## What is being asked
Each entry in this listing needs to be written out again, word for word.

## Information
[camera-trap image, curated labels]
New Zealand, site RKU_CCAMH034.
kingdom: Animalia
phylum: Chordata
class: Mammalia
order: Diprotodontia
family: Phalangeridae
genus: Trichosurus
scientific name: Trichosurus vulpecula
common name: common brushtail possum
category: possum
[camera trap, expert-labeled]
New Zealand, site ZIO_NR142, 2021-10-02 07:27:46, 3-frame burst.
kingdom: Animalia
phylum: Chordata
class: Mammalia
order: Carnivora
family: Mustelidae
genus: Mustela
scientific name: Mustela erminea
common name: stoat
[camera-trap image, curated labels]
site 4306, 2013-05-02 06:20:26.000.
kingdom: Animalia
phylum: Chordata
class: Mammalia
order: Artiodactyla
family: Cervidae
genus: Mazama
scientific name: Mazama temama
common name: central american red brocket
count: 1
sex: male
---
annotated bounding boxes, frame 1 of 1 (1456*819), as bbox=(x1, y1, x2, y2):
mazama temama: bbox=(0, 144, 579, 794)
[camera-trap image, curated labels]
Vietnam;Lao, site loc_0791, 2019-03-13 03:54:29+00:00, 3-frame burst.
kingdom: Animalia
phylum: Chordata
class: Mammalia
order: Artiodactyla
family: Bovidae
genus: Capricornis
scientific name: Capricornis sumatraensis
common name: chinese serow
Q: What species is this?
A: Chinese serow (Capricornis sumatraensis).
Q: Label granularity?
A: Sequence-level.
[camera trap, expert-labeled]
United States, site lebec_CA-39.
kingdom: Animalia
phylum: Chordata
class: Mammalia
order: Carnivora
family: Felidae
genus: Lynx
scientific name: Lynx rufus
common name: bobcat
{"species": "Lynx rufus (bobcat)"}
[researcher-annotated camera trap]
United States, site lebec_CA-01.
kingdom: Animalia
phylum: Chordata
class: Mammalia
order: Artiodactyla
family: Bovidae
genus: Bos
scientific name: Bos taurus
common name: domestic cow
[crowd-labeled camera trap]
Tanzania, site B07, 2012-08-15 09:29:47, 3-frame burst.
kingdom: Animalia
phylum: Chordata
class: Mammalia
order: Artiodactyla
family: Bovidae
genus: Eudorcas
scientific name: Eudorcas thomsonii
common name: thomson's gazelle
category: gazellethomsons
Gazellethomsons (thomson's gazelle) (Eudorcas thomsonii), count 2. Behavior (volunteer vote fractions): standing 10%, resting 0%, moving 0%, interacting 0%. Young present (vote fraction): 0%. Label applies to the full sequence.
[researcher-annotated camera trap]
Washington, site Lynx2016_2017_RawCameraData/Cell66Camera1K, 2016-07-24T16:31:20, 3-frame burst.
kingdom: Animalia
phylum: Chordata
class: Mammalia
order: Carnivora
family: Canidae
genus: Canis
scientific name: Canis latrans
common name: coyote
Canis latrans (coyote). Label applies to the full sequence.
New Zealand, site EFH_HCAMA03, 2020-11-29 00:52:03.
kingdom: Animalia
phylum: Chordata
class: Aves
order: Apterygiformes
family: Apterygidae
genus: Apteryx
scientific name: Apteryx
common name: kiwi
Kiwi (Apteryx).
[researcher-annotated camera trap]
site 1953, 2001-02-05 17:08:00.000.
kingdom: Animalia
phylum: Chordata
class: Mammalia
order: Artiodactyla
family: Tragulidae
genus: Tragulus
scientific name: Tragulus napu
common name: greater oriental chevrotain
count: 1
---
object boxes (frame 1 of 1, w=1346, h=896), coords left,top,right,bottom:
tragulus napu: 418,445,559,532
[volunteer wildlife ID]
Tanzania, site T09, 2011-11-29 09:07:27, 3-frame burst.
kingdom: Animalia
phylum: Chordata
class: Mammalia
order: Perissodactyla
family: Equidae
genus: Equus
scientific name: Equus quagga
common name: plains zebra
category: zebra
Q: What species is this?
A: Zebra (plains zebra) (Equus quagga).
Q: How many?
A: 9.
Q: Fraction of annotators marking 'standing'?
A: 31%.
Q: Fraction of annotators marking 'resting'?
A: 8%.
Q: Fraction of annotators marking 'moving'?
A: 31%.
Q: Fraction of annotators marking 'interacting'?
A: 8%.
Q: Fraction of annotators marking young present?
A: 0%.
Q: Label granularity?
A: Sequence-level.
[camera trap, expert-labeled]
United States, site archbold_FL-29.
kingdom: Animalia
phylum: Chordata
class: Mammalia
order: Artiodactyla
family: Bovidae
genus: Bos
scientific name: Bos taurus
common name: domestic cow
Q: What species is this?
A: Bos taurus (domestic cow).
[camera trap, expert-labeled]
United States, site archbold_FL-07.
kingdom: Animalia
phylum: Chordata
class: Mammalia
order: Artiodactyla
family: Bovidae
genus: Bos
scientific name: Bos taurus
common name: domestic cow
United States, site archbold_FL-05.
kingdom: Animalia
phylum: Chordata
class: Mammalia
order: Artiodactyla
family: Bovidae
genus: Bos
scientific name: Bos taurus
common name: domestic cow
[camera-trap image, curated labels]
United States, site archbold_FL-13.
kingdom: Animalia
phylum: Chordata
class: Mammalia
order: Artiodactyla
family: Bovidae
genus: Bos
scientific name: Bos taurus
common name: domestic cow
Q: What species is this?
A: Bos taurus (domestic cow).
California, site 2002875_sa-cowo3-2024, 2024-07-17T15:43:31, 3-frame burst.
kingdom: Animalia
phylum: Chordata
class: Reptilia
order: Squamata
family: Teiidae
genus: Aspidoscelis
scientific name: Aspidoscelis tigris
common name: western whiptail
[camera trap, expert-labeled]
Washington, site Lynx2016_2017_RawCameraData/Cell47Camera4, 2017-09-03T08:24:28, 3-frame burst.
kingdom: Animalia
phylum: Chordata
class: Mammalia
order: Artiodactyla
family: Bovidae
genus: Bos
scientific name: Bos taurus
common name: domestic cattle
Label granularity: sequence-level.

## Expected answer
[camera-trap image, curated labels]
New Zealand, site RKU_CCAMH034.
kingdom: Animalia
phylum: Chordata
class: Mammalia
order: Diprotodontia
family: Phalangeridae
genus: Trichosurus
scientific name: Trichosurus vulpecula
common name: common brushtail possum
category: possum
[camera trap, expert-labeled]
New Zealand, site ZIO_NR142, 2021-10-02 07:27:46, 3-frame burst.
kingdom: Animalia
phylum: Chordata
class: Mammalia
order: Carnivora
family: Mustelidae
genus: Mustela
scientific name: Mustela erminea
common name: stoat
[camera-trap image, curated labels]
site 4306, 2013-05-02 06:20:26.000.
kingdom: Animalia
phylum: Chordata
class: Mammalia
order: Artiodactyla
family: Cervidae
genus: Mazama
scientific name: Mazama temama
common name: central american red brocket
count: 1
sex: male
---
annotated bounding boxes, frame 1 of 1 (1456*819), as bbox=(x1, y1, x2, y2):
mazama temama: bbox=(0, 144, 579, 794)
[camera-trap image, curated labels]
Vietnam;Lao, site loc_0791, 2019-03-13 03:54:29+00:00, 3-frame burst.
kingdom: Animalia
phylum: Chordata
class: Mammalia
order: Artiodactyla
family: Bovidae
genus: Capricornis
scientific name: Capricornis sumatraensis
common name: chinese serow
Q: What species is this?
A: Chinese serow (Capricornis sumatraensis).
Q: Label granularity?
A: Sequence-level.
[camera trap, expert-labeled]
United States, site lebec_CA-39.
kingdom: Animalia
phylum: Chordata
class: Mammalia
order: Carnivora
family: Felidae
genus: Lynx
scientific name: Lynx rufus
common name: bobcat
{"species": "Lynx rufus (bobcat)"}
[researcher-annotated camera trap]
United States, site lebec_CA-01.
kingdom: Animalia
phylum: Chordata
class: Mammalia
order: Artiodactyla
family: Bovidae
genus: Bos
scientific name: Bos taurus
common name: domestic cow
[crowd-labeled camera trap]
Tanzania, site B07, 2012-08-15 09:29:47, 3-frame burst.
kingdom: Animalia
phylum: Chordata
class: Mammalia
order: Artiodactyla
family: Bovidae
genus: Eudorcas
scientific name: Eudorcas thomsonii
common name: thomson's gazelle
category: gazellethomsons
Gazellethomsons (thomson's gazelle) (Eudorcas thomsonii), count 2. Behavior (volunteer vote fractions): standing 10%, resting 0%, moving 0%, interacting 0%. Young present (vote fraction): 0%. Label applies to the full sequence.
[researcher-annotated camera trap]
Washington, site Lynx2016_2017_RawCameraData/Cell66Camera1K, 2016-07-24T16:31:20, 3-frame burst.
kingdom: Animalia
phylum: Chordata
class: Mammalia
order: Carnivora
family: Canidae
genus: Canis
scientific name: Canis latrans
common name: coyote
Canis latrans (coyote). Label applies to the full sequence.
New Zealand, site EFH_HCAMA03, 2020-11-29 00:52:03.
kingdom: Animalia
phylum: Chordata
class: Aves
order: Apterygiformes
family: Apterygidae
genus: Apteryx
scientific name: Apteryx
common name: kiwi
Kiwi (Apteryx).
[researcher-annotated camera trap]
site 1953, 2001-02-05 17:08:00.000.
kingdom: Animalia
phylum: Chordata
class: Mammalia
order: Artiodactyla
family: Tragulidae
genus: Tragulus
scientific name: Tragulus napu
common name: greater oriental chevrotain
count: 1
---
object boxes (frame 1 of 1, w=1346, h=896), coords left,top,right,bottom:
tragulus napu: 418,445,559,532
[volunteer wildlife ID]
Tanzania, site T09, 2011-11-29 09:07:27, 3-frame burst.
kingdom: Animalia
phylum: Chordata
class: Mammalia
order: Perissodactyla
family: Equidae
genus: Equus
scientific name: Equus quagga
common name: plains zebra
category: zebra
Q: What species is this?
A: Zebra (plains zebra) (Equus quagga).
Q: How many?
A: 9.
Q: Fraction of annotators marking 'standing'?
A: 31%.
Q: Fraction of annotators marking 'resting'?
A: 8%.
Q: Fraction of annotators marking 'moving'?
A: 31%.
Q: Fraction of annotators marking 'interacting'?
A: 8%.
Q: Fraction of annotators marking young present?
A: 0%.
Q: Label granularity?
A: Sequence-level.
[camera trap, expert-labeled]
United States, site archbold_FL-29.
kingdom: Animalia
phylum: Chordata
class: Mammalia
order: Artiodactyla
family: Bovidae
genus: Bos
scientific name: Bos taurus
common name: domestic cow
Q: What species is this?
A: Bos taurus (domestic cow).
[camera trap, expert-labeled]
United States, site archbold_FL-07.
kingdom: Animalia
phylum: Chordata
class: Mammalia
order: Artiodactyla
family: Bovidae
genus: Bos
scientific name: Bos taurus
common name: domestic cow
United States, site archbold_FL-05.
kingdom: Animalia
phylum: Chordata
class: Mammalia
order: Artiodactyla
family: Bovidae
genus: Bos
scientific name: Bos taurus
common name: domestic cow
[camera-trap image, curated labels]
United States, site archbold_FL-13.
kingdom: Animalia
phylum: Chordata
class: Mammalia
order: Artiodactyla
family: Bovidae
genus: Bos
scientific name: Bos taurus
common name: domestic cow
Q: What species is this?
A: Bos taurus (domestic cow).
California, site 2002875_sa-cowo3-2024, 2024-07-17T15:43:31, 3-frame burst.
kingdom: Animalia
phylum: Chordata
class: Reptilia
order: Squamata
family: Teiidae
genus: Aspidoscelis
scientific name: Aspidoscelis tigris
common name: western whiptail
[camera trap, expert-labeled]
Washington, site Lynx2016_2017_RawCameraData/Cell47Camera4, 2017-09-03T08:24:28, 3-frame burst.
kingdom: Animalia
phylum: Chordata
class: Mammalia
order: Artiodactyla
family: Bovidae
genus: Bos
scientific name: Bos taurus
common name: domestic cattle
Label granularity: sequence-level.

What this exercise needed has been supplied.